Your instructions:
Restate the whole listing word for word. Pictures are left out.

Extracted information:
-- Start --

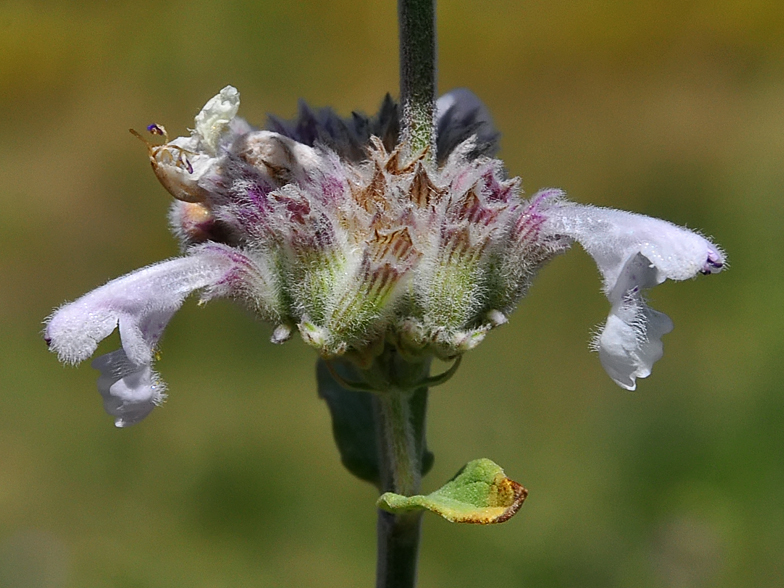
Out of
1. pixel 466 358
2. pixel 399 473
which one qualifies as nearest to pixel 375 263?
pixel 399 473

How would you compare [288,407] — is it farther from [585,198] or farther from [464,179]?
[464,179]

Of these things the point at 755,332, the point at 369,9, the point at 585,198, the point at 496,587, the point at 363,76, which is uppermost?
the point at 369,9

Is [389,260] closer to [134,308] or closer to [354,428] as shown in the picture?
[134,308]

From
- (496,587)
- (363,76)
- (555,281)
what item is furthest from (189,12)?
(496,587)

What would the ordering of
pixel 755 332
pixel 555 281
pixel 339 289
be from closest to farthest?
1. pixel 339 289
2. pixel 755 332
3. pixel 555 281

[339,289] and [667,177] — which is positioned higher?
[667,177]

-- End --

Solution to this exercise:
Out of
1. pixel 466 358
2. pixel 399 473
which one qualifies as nearest to pixel 375 263?
pixel 399 473

How would you compare [288,407] — is it farther from [585,198] or farther from [464,179]?
[464,179]

Of these things the point at 755,332, the point at 369,9, the point at 585,198, the point at 496,587, the point at 363,76, which is uppermost?
the point at 369,9

Is [389,260] closer to [134,308] or closer to [354,428] as shown in the picture?
[134,308]

From
- (496,587)
- (363,76)
- (555,281)
what item is furthest from (189,12)?
(496,587)

What would the ordering of
pixel 755 332
pixel 555 281
pixel 339 289
be from closest to farthest?
1. pixel 339 289
2. pixel 755 332
3. pixel 555 281

[339,289] and [667,177] — which is positioned higher?
[667,177]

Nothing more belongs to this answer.